Feminine resolve
on Our Women on the Ground: Essays by Arab Women Reporting from the Arab World, edited by Zara Hankir
Our Women on the Ground is a collection of essays by Arab and Middle Eastern Sahafiyats (female journalists) that stand on the front lines of the Arab spring. For so long I had refused to learn about this; fully expecting narratives charged with military strategies and state policies I was much too unfamiliar with and the merciless exclusion of women’s accounts. Granted, military combat is the defining male role, and the patriarchal society of the Middle East actively exclude women from combat on religious and moral grounds.

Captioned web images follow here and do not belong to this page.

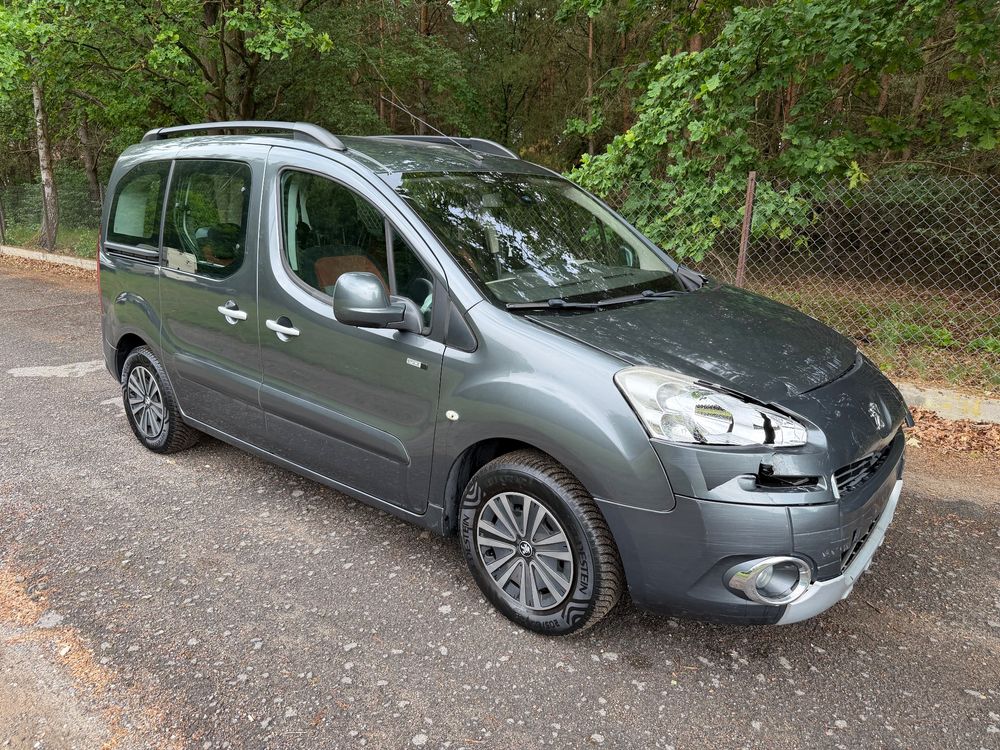 Peugeot Partner II e-HDi FAP 92 Stop&Start Active 2013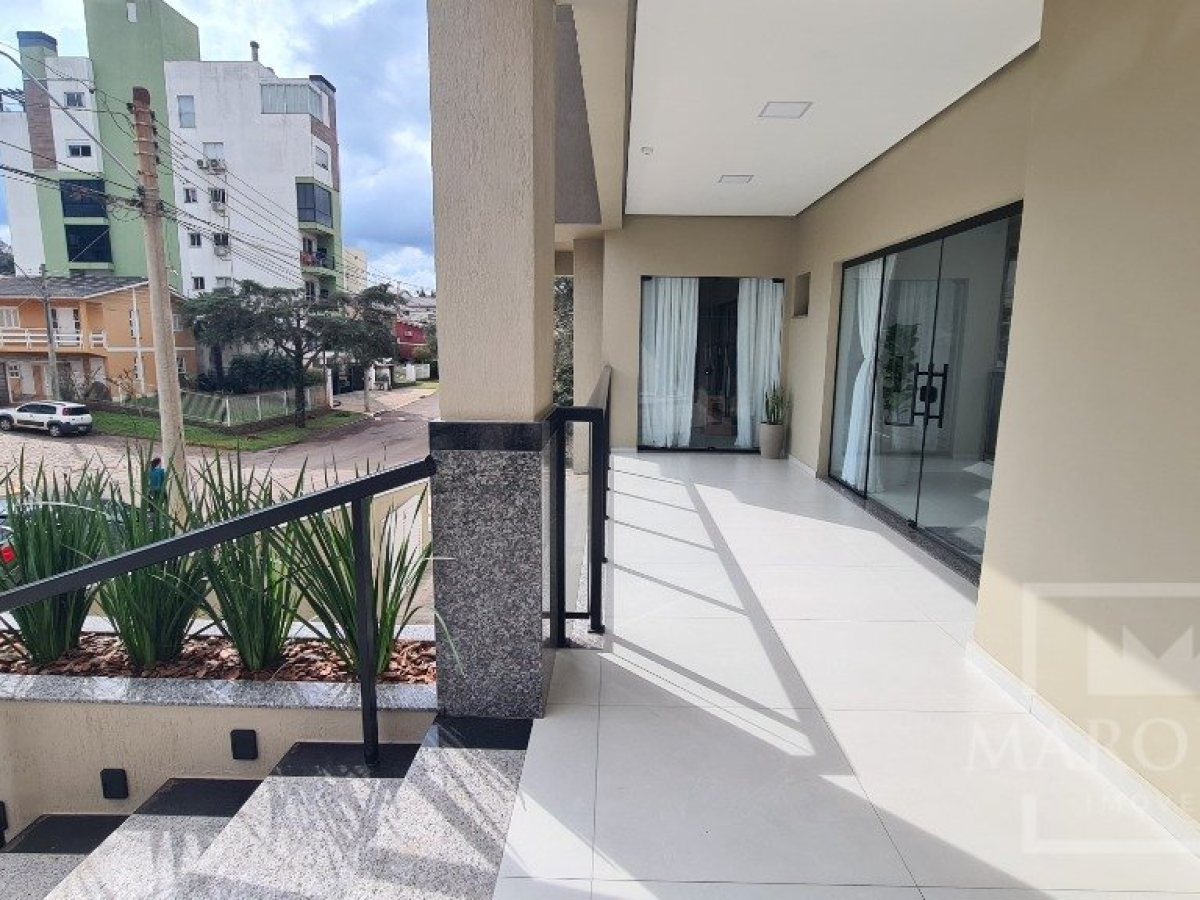 Apartamento com 89m², 3 dormitórios, Nao suíte, 1 vaga, no bairro Alberto Borella em Marau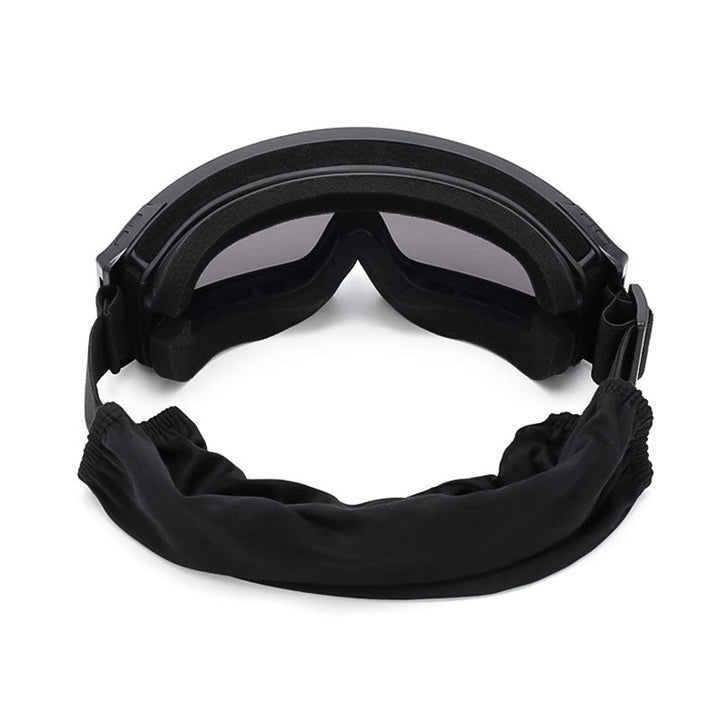 Skanto | Mistview Vernebriller Overlay – For Brillebrukere med Utbyttbare Linser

While their fathers, brothers, sons and husbands are being recruited or hunted, women - deprived of agency in almost every aspect of their lives - are left to fend for themselves. The divide between men and women multiplied, creating a space beyond the reach of war correspondents, which consists largely of men. Despite having been assaulted, detained and shot, these Sahafiyats reach into this space, determined to tell the stories left untold. Beyond accounts of gender violence and forced displacement, this book reminds us of the horror of transnational recruitment to the Daesh, as well as the legacy of patriarchal autocracy in the Middle East.

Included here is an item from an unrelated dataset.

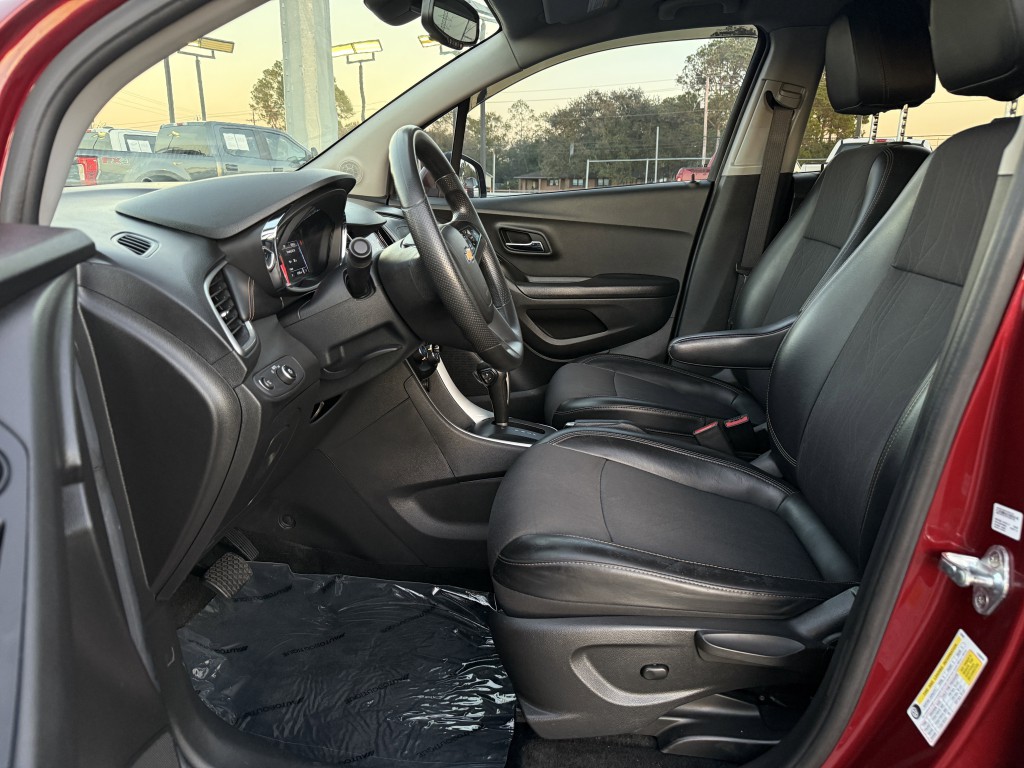 2021 Chevrolet Trax Image 24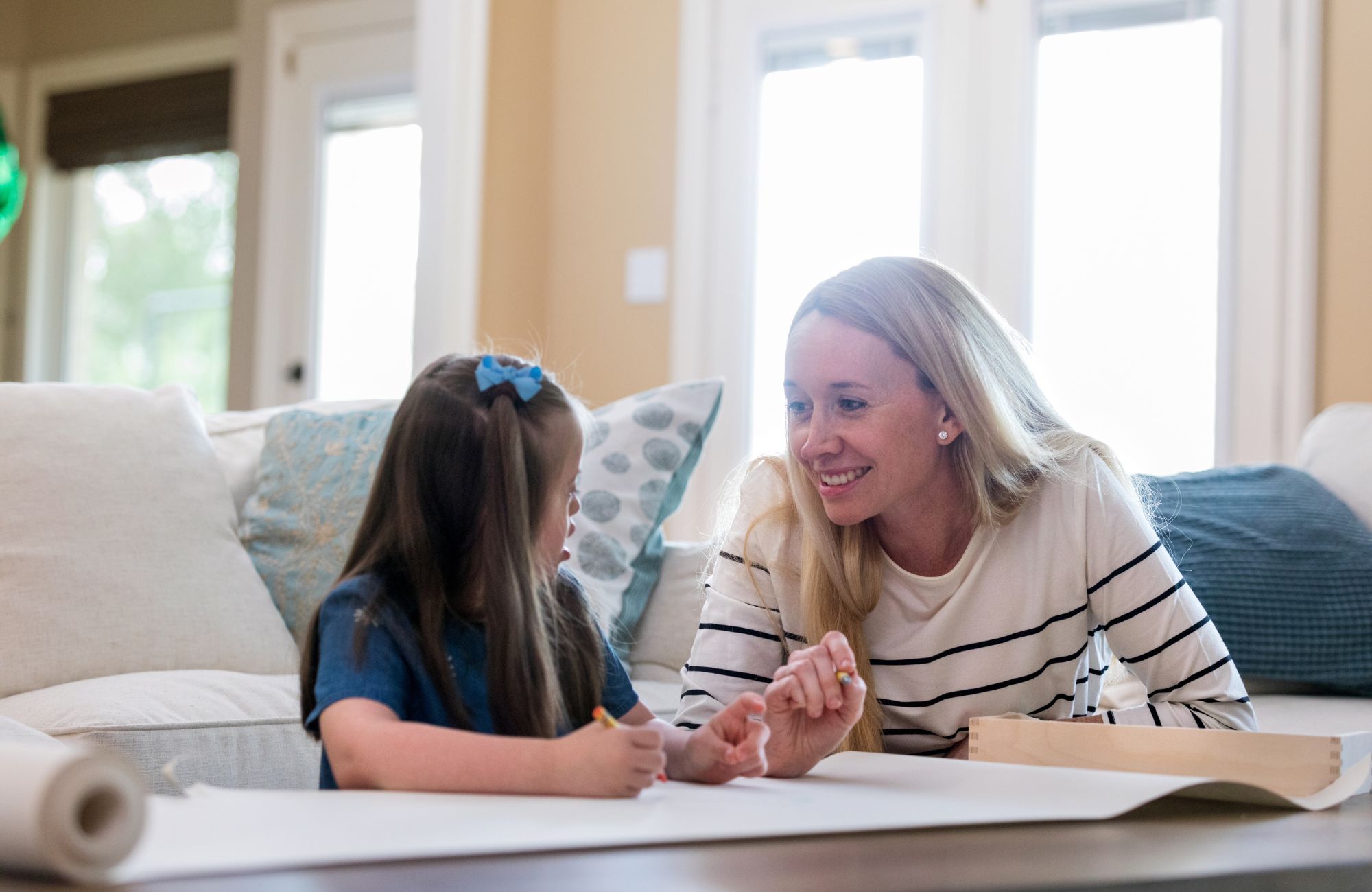 How to Teach Eye Contact Autism Without Forcing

Hwaida Saad, in her essay What Normal? recalls an informant that was recruited: “Even the chef became a batallion leader...He was once a professional at making Arabic sweets and kebabs; he’s now a professional at making hand grenades.” Zeina Karam, in Syria Undone, recalls the day Hafez al-Assad died: “I caught a glimpse of a man covering his face, and realised he was weeping silently. “Tyattamna (we have been orphaned),” said the young security guard searching our car when my taxi driver offered his condolences. Although he was hated by many, Assad, having ruled Syria for thirty years, was the only leader many had ever known. A Syria without him seemed unthinkable.” This much is true: Patriarchy has failed us - women, men and nations alike. This is an anthology of the female resolve; collected evidence on unbroken purpose and inexhaustible courage.
notes
I finished this book on a train ride back to London. To read about war in a city blessed with a multitude of convenience and ease; a city so liberated that people roam free to wear, to read, to kiss, to preach...the comfort feels almost like a misdeed. Perhaps this is why these Sahafiyats return, over and over again, to their war-torn countries. What do you call the guilt you feel when you are safely confined from the flames that burn the world you are bound to? I always wonder if we are to apologise for our disposition. Must we offer repentance over the circumstances of our birth, our wealth, or citizenship? We carry within ourselves the burdens of our families and the sins of our countrymen. Is it enough to simply acknowledge the kind of privilege they have allowed us; or must we strive, endlessly, to prove ourselves worthy? Or perhaps it is not guilt after all. Perhaps it’s a longing, a kind of hope in their raging hearts to mother the abandoned and destitute back to life. A better life. Can the woman ever truly be herself? Is it possible for her dreams to never be diluted by the duty to nurture that is imposed upon her - to mother all that is broken?